Park's trip follows two visits by North Korean envoys to Beijing in the past month. While North Korea offered talks on its nuclear programme during those visits, experts are sceptical Pyongyang is ready to make any concessions.

North Korea will be high on the agenda when she meets Chinese President Xi Jinping, who in a telephone call in March after both leaders took office called Park "an old friend of the Chinese people and of myself", according to South Korean officials.

Both are expected to agree Pyongyang must give up its nuclear weapons. Park might also be able to use her personal chemistry with Xi - who she first met over lunch at a Chinese restaurant in Seoul in 2005 - to get China to put more pressure on Pyongyang, experts said.

"Out of frustration and scepticism over a decade of North Korea's nuclear weapons development, China is now stepping up its push for denuclearization," said Lee Soo-hyuck, a former South Korean deputy foreign minister and its chief envoy to disarmament talks between 2003 and 2005.

However, China is highly unlikely to do anything that would cause the collapse of North Korea, which it sees as a strategic land buffer against American influence in the region.

TRADE BOOMING

Park and Xi will also focus on forging a stronger economic partnership.

The South Korean leader will take a big business delegation to China, including executives from Samsung Electronics Co Ltd and Hyundai Motor although it was unclear if any deals will be signed. Park's office expects a bilateral free trade pact under negotiation to be discussed.

China is South Korea's biggest trading partner. South Korea is also one of the few developed countries that runs a surplus with China - to the tune of $53 billion in 2012 according to Seoul - thanks to exports of cars, smartphones, flat screen TVs, semiconductors and petrochemicals.

South Korean imports to China overtook Japan last September, Singapore's DBS Bank said in a recent research note.

Hyundai and its Kia Motors affiliate are now the third biggest seller of cars in China, ahead of their Japanese rivals. Volkswagen AG and General Motors are the top two.

South Korean investment has also poured into China, exceeding $40 billion since 1988.

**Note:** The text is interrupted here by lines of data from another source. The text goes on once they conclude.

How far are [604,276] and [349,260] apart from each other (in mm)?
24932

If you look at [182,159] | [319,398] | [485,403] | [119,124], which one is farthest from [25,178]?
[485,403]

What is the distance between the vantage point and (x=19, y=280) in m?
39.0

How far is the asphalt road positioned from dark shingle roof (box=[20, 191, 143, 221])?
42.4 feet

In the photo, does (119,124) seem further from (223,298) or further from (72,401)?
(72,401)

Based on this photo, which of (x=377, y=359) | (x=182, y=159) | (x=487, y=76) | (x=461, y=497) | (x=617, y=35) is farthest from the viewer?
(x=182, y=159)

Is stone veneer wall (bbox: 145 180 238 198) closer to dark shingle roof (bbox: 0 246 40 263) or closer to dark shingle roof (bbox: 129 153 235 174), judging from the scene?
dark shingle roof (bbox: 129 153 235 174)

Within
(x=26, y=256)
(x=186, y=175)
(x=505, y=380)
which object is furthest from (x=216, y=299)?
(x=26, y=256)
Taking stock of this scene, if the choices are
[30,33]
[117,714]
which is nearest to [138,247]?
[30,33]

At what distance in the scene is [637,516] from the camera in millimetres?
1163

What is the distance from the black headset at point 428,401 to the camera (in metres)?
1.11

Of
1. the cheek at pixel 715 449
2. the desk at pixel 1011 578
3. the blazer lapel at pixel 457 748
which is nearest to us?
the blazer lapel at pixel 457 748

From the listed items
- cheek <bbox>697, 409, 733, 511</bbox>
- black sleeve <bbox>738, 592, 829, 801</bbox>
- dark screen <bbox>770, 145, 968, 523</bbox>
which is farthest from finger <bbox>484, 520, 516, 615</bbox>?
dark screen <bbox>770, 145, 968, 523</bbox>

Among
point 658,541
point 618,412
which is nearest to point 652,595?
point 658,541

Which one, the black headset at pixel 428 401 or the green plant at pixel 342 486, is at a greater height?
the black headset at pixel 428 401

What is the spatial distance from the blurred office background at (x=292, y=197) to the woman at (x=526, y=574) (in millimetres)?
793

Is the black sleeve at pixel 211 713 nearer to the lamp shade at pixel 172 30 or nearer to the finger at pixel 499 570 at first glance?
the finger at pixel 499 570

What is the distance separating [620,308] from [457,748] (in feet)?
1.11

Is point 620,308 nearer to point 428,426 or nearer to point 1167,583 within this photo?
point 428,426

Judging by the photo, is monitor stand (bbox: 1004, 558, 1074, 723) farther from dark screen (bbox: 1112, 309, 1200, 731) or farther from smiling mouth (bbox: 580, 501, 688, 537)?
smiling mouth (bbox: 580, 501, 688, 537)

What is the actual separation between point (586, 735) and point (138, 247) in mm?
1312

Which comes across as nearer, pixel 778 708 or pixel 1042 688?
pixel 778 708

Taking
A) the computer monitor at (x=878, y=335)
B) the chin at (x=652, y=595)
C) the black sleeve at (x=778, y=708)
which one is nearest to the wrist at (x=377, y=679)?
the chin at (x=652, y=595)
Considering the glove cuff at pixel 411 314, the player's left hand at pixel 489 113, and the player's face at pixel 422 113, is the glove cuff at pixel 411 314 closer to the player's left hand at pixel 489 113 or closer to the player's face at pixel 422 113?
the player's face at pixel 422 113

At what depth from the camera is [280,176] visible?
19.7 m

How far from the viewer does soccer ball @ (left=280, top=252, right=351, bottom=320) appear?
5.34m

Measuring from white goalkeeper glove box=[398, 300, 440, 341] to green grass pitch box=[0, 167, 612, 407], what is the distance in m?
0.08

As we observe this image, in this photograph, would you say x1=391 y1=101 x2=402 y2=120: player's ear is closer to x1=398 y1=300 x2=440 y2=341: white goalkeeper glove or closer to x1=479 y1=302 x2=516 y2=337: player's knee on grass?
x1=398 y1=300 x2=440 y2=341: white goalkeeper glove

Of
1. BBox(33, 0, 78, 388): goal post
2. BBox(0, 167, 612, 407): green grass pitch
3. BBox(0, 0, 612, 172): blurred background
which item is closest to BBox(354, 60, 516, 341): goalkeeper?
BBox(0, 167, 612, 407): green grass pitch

After meetings in Beijing, Park will visit Xi'an, an industrial city in northwestern China where Samsung, the world's top technology firm by revenue, is building a $7 billion chip complex. Hyundai has just completed its third plant in Beijing.

TIES THAT BIND

When China and North Korea sealed their relationship in blood fighting side by side in the Korean War, both were poor and isolated against the West. North Korea remains poor to this day while China is the world's second largest economy and South Korea is an industrial powerhouse.

Beijing only established diplomatic relations with South Korea in 1992, but ties have flourished since.

In 2005, when Xi was Communist Party boss of the wealthy eastern coastal province of Zhejiang, he met Park for lunch.

Xi was keen to learn about the economic New Village Movement, a rural development program in the 1970s undertaken by Park's father, military ruler Park Chung-hee who is credited with building modern South Korea.

Park, according to South Korean media reports, later gave Xi two boxes of materials that included her father's speeches on the movement and a book about South Korean economic development.

She is an admirer of Chinese culture and her favourite book is a "History of Chinese Philosophy" by philosopher Feng Youlan. She has spoken fondly of her earlier trips to China.

"President Park has a soft spot for China," the official China News Service said. "This kind of friendly public diplomacy gives a good impression to Chinese people and is extremely important."